Me llaman Coyote. Y no porque me guste aullar a la luna, como esa especie de perro montaraz que desanda los caminos de mi tierra, sino porque… vaya usted a saber. Quizás porque mi trabajo, esa pasión con que me gano la vida, transcurre amparado por las sombras de la noche. Sí, la oscuridad resulta […]

Me llaman Coyote. Y no porque me guste aullar a la luna, como esa especie de perro montaraz que desanda los caminos de mi tierra, sino porque… vaya usted a saber. Quizás porque mi trabajo, esa pasión con que me gano la vida, transcurre amparado por las sombras de la noche. Sí, la oscuridad resulta mi mejor amiga. Y, sinceramente, no guardo rencor a alguno a esos cabrones de la Patrulla Fronteriza, gringos de mierda, cuando me dicen así, con todas las letras: COYOTE.

Ese sobrenombre se lo endilgan a todo aquel que sirve de guía, a los «contrabandistas o traficantes ilegales de personas», en ese límite impreciso entre el ser y la muerte que resulta la frontera sur de los Estados Unidos, la frontera norte de mi México querido.

Lo que sucede es que a nosotros, los coyotes, nadie nos oye. El periodista norteamericano David Spener logró lo que nadie. Me hizo hablar de mí mismo, de esa experiencia difícil que he llevado. Porque llevamos una existencia dura, hombre. Si nos disparan. Si caemos en manos de la Patrulla, o, peor, de los «indignados» ciudadanos de primera que son los yanquis de alrededor del Muro.

Y es que hay un muro; ustedes lo deben de saber. Aunque eso es harina de otro costal. Luego les palabreo sobre el famoso Muro. ¿Estamos?

Desde mi lejana adolescencia, viajaba con cierta frecuenta de Monterrey, mi ciudad natal, a los pueblos del sur de Texas.
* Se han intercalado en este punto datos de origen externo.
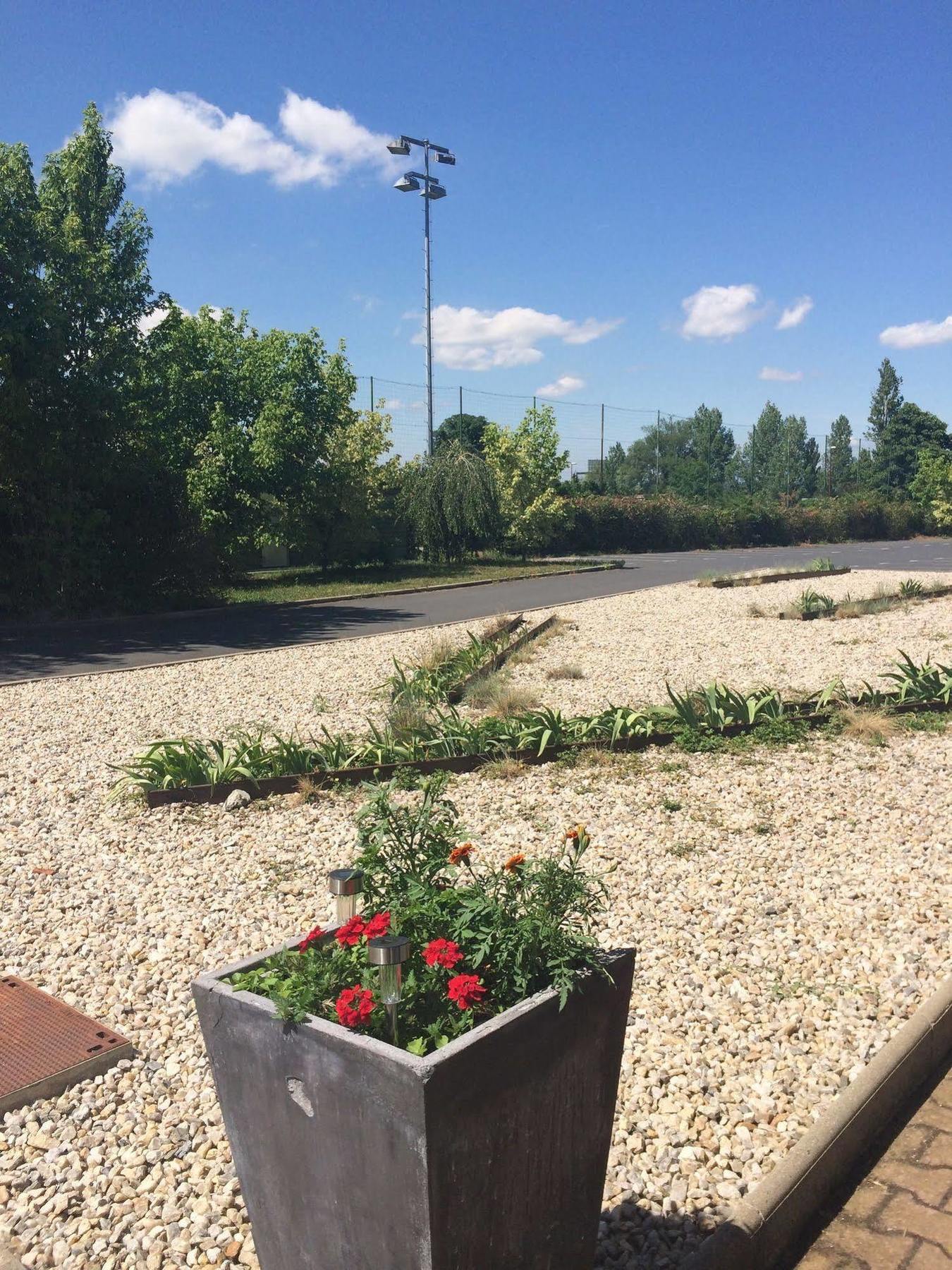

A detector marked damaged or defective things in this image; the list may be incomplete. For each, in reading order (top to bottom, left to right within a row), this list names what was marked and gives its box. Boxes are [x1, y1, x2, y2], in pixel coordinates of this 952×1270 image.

rusty metal plate [0, 970, 134, 1112]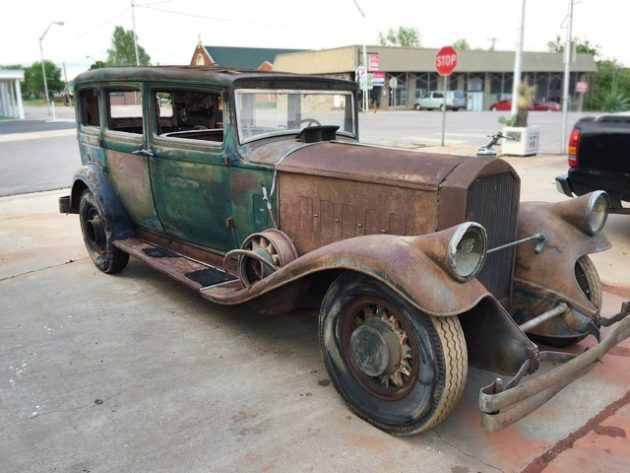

Se me templaron y redondearon los músculos cruzando el río a nado, para visitar deudos -numerosa, mi parentela- y claro que para trabajar. Trabajé y trabajé, como ayudante de carpintero. Y desde entonces ese fue mi mote: CARPINTERO. Al que me adapté, en detrimento de mi nombre de pila, hasta que el coyote se emplazó como alias.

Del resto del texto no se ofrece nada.